2

I have installed in Windows 10 with WSL2 (Ubuntu 22.04 Kernel), the Tensorflow 2.12, Cuda Toolkit 11.8.0 and cuDNN 8.6.0.163 in Miniconda environment (Python 3.9.16), normally and as the official tensorflow.org recommend. I should emphasize at this point that I want to use Tensorflow 2.12 because with the correspond Cuda Toolkit 11.8.0 it is compatible with Ada Lovelace GPUs (RTX4080 for my case).

When I go to train my model, it gives me the following error:

"Loaded cuDNN version 8600 Could not load library libcudnn_cnn_infer.so.8. Error: libcuda.so : cannot open shared object file: No such file or directory".

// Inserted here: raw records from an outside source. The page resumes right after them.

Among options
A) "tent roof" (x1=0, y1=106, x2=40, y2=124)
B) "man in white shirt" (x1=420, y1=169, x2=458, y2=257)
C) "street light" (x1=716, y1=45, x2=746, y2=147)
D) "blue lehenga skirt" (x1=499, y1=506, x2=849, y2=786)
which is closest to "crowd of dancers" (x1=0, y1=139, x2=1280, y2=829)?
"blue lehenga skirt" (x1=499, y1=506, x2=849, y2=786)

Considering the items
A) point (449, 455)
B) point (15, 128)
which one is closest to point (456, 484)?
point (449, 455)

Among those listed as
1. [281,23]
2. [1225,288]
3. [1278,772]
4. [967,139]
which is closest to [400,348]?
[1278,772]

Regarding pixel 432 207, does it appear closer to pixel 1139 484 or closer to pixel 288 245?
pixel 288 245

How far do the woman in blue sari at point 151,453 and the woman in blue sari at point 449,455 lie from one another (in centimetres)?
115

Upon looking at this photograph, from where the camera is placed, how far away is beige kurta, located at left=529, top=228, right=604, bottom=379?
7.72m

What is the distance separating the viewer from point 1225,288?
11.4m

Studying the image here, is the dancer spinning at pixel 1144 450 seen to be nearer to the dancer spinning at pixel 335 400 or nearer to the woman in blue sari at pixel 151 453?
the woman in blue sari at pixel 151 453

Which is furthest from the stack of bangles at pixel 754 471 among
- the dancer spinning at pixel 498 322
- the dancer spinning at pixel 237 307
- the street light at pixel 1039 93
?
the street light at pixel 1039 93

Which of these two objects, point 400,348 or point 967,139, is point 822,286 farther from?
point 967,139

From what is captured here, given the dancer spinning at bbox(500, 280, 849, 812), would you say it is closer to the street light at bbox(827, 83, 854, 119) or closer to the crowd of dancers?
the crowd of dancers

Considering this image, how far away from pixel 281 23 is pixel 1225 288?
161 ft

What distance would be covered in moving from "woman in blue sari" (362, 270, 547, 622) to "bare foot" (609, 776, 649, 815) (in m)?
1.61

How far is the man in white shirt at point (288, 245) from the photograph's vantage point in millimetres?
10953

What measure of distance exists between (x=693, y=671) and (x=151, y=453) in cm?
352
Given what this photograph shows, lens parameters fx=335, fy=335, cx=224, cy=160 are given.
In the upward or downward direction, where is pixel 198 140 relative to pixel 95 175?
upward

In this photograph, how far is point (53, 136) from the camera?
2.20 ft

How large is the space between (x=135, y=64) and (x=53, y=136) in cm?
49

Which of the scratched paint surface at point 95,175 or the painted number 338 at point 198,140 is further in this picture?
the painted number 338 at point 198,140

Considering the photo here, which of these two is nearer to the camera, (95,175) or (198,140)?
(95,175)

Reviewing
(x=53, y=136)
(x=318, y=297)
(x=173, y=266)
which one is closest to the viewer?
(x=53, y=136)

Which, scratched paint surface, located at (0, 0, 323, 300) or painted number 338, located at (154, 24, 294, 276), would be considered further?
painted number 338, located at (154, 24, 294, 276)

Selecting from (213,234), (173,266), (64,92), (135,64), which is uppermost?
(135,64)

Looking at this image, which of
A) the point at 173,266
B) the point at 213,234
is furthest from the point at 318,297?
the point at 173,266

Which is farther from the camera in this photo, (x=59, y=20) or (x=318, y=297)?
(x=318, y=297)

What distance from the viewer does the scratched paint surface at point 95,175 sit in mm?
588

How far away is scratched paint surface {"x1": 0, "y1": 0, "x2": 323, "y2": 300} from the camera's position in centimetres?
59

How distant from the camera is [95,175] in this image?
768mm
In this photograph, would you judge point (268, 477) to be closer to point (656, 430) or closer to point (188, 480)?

Is there any idea that is going wrong*?

The paths were configured as follows:

mkdir -p $CONDA_PREFIX/etc/conda/activate.d
echo 'CUDNN_PATH=$(dirname $(python -c "import nvidia.cudnn;print(nvidia.cudnn.__file__)"))' >> $CONDA_PREFIX/etc/conda/activate.d/env_vars.sh
echo 'export LD_LIBRARY_PATH=$LD_LIBRARY_PATH:$CONDA_PREFIX/lib/:$CUDNN_PATH/lib' >> $CONDA_PREFIX/etc/conda/activate.d/env_vars.sh

The files referring to my error were searched for using the following commands:

  • ldconfig -p | grep libcudnn_cnn but it returned nothing so the file does not exist, and
  • ldconfig -p | grep libcuda where returned libcuda.so.1 (libc6,x86-64) => /usr/lib/wsl/lib/libcuda.so.1

Also, I have try to set the new environmental variable and include that to $CONDA_PREFIX/etc/conda/activate.d/env_vars.sh but without any luck:

export LD_LIBRARY_PATH=/usr/lib/wsl/lib:$LD_LIBRARY_PATH

*Note that when importing the Tensorflow, I get the following warnings:

  • TF-TRT Warning: Could not find TensorRT
  • could not open file to read NUMA node:
        /sys/bus/pci/devices/0000:1c:00.0/numa_node Your kernel may have been built without NUMA support.
    

In addition, an attempt to follow the NVIDIA Documentation for WSL, specific in section 3 -> Option 1, but this does not solve the problem.

2 Answers2

7

Ran into this problem and found a working solution after a lot of digging around.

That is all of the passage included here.